Йерве из Асседо — страница 90 из 118

ги, покрикивая и расталкивая плечами; и очередной набитый до краев автобус, в который я едва попала, потому что водитель собрался захлопнуть двери перед моим носом, а я еще не научилась толкаться и пихаться, но какая-то тетенька с кульками заорала на водителя, чтобы бессердечная сволочь впустила ребенка, места на всех хватит.

Деревенский охранник меня не задержал, сразу впустил. Это только взрослых он не пропускал внутрь без специального разрешения, а детей не выпускал наружу.

Я поплелась вверх по холму. Алены в комнате не было – у нее были дополнительные занятия по Танаху, который ей давался примерно так же, как мне математика.

В чужих вещах копаться нельзя, но я залезла в шкаф моей лучшей подруги. В Деревне все самые важные и самые личные вещи, а также деньги хранились в нижнем белье, это всем было известно. Так что меня ничуть не удивило, что Аленина переписка нашлась в ее трусах.

Там обнаружилась небольшая пачка вскрытых конвертов от Алениных родителей и ее одесских друзей, пара которых были и моими бывшими одноклассниками – переписка была далеким от Алены жанром. Три письма от Дмитрия Караулова: два адресовались Алене Зимовой (Зимельсон), а одно – Зое Прокофьевой.

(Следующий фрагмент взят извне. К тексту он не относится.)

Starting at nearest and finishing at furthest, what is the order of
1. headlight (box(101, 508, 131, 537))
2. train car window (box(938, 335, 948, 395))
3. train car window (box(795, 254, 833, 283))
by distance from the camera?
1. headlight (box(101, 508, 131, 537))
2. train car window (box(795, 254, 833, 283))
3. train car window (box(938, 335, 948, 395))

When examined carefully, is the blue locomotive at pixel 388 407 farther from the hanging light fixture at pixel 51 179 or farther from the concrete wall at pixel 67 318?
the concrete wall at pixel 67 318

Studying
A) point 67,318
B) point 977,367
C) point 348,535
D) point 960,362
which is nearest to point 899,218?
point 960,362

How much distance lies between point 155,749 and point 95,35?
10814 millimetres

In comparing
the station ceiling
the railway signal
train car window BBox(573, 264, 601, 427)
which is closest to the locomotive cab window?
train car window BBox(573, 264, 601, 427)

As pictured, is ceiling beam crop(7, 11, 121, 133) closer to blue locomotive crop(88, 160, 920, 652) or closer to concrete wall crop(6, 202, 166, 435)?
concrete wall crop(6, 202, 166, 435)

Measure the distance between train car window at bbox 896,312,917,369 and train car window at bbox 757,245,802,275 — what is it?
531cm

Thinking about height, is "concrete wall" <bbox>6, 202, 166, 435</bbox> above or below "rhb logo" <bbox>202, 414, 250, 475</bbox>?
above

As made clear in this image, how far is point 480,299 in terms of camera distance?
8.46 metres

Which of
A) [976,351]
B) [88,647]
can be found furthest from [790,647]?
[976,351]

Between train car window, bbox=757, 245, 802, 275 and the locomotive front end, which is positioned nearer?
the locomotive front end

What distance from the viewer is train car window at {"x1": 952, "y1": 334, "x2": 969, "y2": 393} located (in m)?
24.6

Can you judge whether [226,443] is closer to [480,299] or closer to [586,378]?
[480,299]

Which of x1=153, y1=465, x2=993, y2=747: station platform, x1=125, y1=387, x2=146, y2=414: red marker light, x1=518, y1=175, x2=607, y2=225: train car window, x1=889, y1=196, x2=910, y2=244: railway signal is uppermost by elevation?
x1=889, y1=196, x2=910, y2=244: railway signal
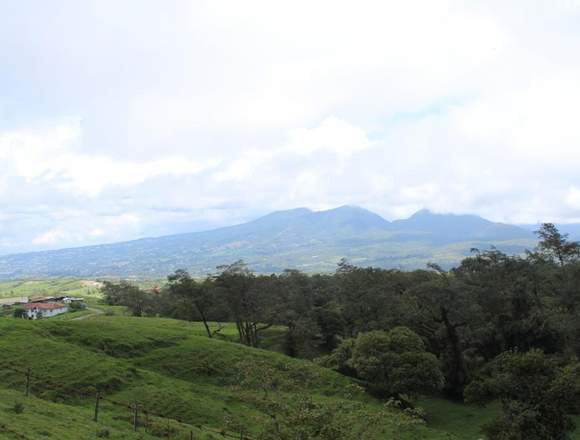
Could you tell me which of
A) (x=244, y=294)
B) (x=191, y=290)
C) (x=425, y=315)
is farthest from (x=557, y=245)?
(x=191, y=290)

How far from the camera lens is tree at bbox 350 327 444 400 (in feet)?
135

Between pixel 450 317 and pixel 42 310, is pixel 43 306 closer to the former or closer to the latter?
pixel 42 310

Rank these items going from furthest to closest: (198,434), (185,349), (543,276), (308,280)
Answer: (308,280)
(543,276)
(185,349)
(198,434)

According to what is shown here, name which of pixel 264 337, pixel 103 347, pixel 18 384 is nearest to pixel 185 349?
pixel 103 347

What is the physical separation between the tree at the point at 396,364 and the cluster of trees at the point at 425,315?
91mm

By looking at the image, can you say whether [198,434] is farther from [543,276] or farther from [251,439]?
[543,276]

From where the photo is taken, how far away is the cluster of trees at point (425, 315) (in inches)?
1727

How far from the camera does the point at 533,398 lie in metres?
27.3

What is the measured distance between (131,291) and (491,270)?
73644mm

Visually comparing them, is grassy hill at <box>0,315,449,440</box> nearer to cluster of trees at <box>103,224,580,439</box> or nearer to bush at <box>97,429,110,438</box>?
bush at <box>97,429,110,438</box>

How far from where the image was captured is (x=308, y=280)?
81750 millimetres

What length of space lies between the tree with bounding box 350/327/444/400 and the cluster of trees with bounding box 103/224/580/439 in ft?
0.30

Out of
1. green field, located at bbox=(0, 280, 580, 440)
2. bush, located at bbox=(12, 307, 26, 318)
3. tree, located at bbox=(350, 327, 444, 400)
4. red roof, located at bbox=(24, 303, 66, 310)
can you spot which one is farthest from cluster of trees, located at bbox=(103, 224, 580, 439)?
red roof, located at bbox=(24, 303, 66, 310)

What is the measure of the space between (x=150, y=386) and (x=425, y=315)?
32.6 meters
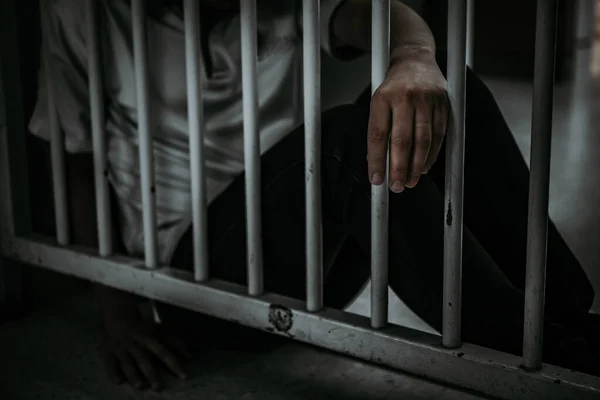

Я начала с того, что предназначалось Алене Зимовой (Зимельсон), а не Зое Прокофьевой. Назло.

В первом письме, датированном октябрем прошлого года, Митя Караулов в лаконичной мальчиковой форме докладывал о жизни десятых классов школы номер девять и о своей личной жизни; в двух словах выражал радость по поводу Алениных успехов в Израиле, искренне удивлялся, как так получилось, что мы с Аленой оказались в одной школе, и был доволен нашим перемирием. Никакого криминала. Митя даже спрашивал, знает ли Алена, почему я с ним не попрощалась, не рассказала ему, что я еврейка, и ничего не пишу. Может, я на него за что-то обиделась?

Интересно, что Алена ему ответила?

Я развернула второе письмо, предназначавшееся Алене Зимовой (Зимельсон), написанное в начале апреля. Там было сказано вот что:


Привет, Алеха!

Мы с тобой сто лет не переписывались. Ты по-свински на мое последнее письмо не ответила. Но ладно, я тебя прощаю, потому что ты никогда не любила писать (но позвонить все же могла бы, я же не знаю, куда тебе звонить). Как у тебя дела в Израиле и вообще? Когда ты возвращаешься домой?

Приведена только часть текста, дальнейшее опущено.